Single-game tickets will go on sale for the first time at 10 a.m. CT on Saturday, the club announced. They are available online at royals.com, by phone at 1-800-6ROYALS, at the Kauffman Stadium box office and area Hy-Vee stores.
Parking Lot M at the stadium will be open to fans no earlier than 8:30 a.m. CT on Saturday, and no overnight camping will be permitted.
The Royals will have a random drawing procedure for buying tickets at the ballpark on Saturday. Fans who want to participate must obtain a wristband at the Gate C lobby from noon to 5 p.m. on Thursday or Friday or from 8:30 to 9:15 a.m. on Saturday. The drawing to determine line order will be at 9:30 a.m. Those fans can purchase up to four Opening Day seats while supplies last.
Hy-Vee stores also will offer a limited number of Opening Day tickets for the April 4 game against the White Sox.
Royals bats on display in intrasquad game
SURPRISE, Ariz. -- This is the time of the baseball year, training camp, when the pitchers are supposed to be ahead of the hitters.
Yet, as the Royals beat the Royals, 5-2, in an intrasquad game on Monday at the Surprise complex, the hitters seemed to be ahead of the pitchers. They hammered out 15 hits, including two home runs, and drew six walks in a six-inning game.
Manager Ned Yost, however, chose not to take sides after the first game action of Spring Training.
"This is a taste of competition in a low-key setting and in one inning you try to get them [the pitchers] acclimated to competing again, and I thought it went well," Yost said. "All the pitchers threw fine; I thought all their stuff was really good, I thought we swung the bats really well."
Right-hander Yordano Ventura, considered a front-runner for the open fifth-starter job, threw a lot of pitches, and his inning was cut short after walks to Jarrod Dyson and Alex Gordon, a foul fly out by Omar Infante, and some foul balls by Billy Butler who didn't even get to finish his at-bat.
"He got his pitch count up. His command was off a little bit but that's to be expected early," Yost said. "He threw like 24 [pitches], and we try to keep them around the 20-pitch mark their first time out."
Two other pitchers with their sights on that starting job, Luke Hochevar and Wade Davis, weren't dazzling, either. Hochevar gave up four singles, a walk and two runs, although he did get Eric Hosmer to rap into a double play. Davis gave up a home run to Carlos Peguero and a double to Alcides Escobar, but he did notch two strikeouts.
The other home run, also a solo shot, was by Paulo Orlando -- a laser over the left-field wall against left-hander Donnie Joseph.
Other hits included Justin Maxwell's triple against lefty Tim Collins; back-to-back doubles by Christian Colon and Jimmy Paredes off lefty John Lamb; and Johnny Giavotella's double against righty Jason Adam.
The only 1-2-3 inning was turned in by Minor League right-hander Aaron Brooks to end the two-hour workout. There'll be another intrasquad game on Tuesday.
"We don't expect them to be ultra-sharp, in midseason form," Yost said.
Best news: Nobody got hurt.
"That's the key," Yost said.
KC's Hernandez in favor of home-plate rule
SURPRISE, Ariz. -- Ramon Hernandez has been a Major League catcher for 15 years, and home-plate collisions have cost him knee injuries, a bashed collarbone and countless black-and-blue marks.

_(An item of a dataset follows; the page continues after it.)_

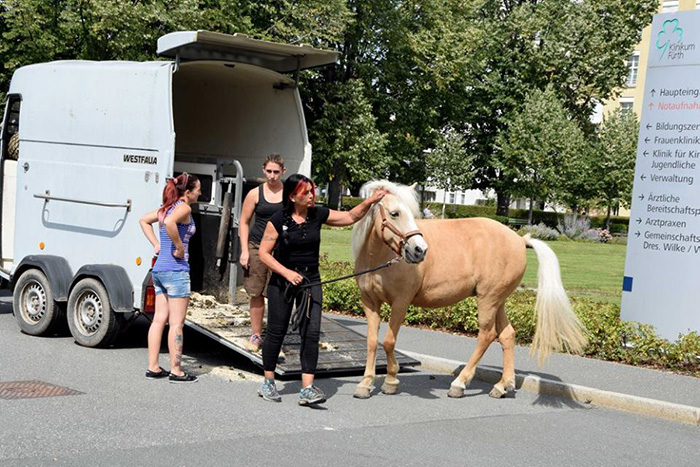 3xwyr horse meets with dying owner 3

So when the new rule designed to reduce mayhem at the plate was announced on Monday, he could only smile wistfully.
"I wish when I was coming up, this rule was coming in, because I'd have had fewer injuries," said Hernandez, bidding to become the Royals' backup catcher.

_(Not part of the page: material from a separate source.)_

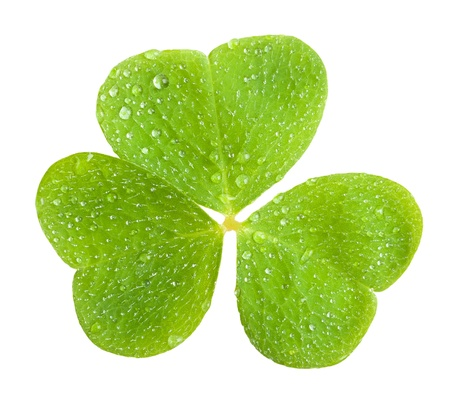 a clover, isolated on green Stock Photo - 12936935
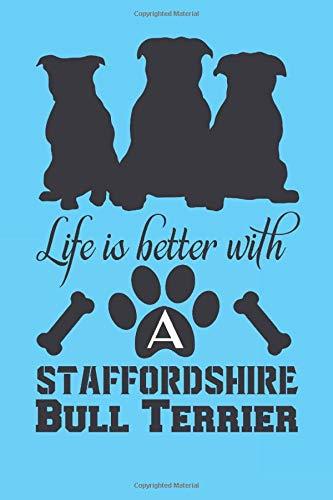 Staffordshire Bull Terrier Blue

It'll certainly change certain aspects of the game, he conceded.
"For years, that's what people always loved to see -- the catcher getting run over," Hernandez said. "But I think, in a good way, it's going to save a lot of injuries, especially to catchers. You see a lot of guys in the past get their careers ruined by a collision, and they could never be the same after that. Even runners can run into the catcher and injure themselves."
The new rule, among other things, prohibits a runner going out of a direct line to ram into a catcher and prohibits a catcher from blocking the pathway of a runner before he has the ball.

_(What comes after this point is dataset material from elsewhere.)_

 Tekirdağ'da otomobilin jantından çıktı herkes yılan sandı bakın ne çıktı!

"The first year, it's going to be tough for the guys to get used to, especially the guys that have been playing for a long time," Hernandez said.
"The game has always been aggressive at home plate. The fans see the catcher get run over, and they love that. They want to see if you're tough enough, if you get can up. They make a lot of stories out of that. But I think it'll be fine."
Dick Kaegel is a reporter for MLB.com. This story was not subject to the approval of Major League Baseball or its clubs.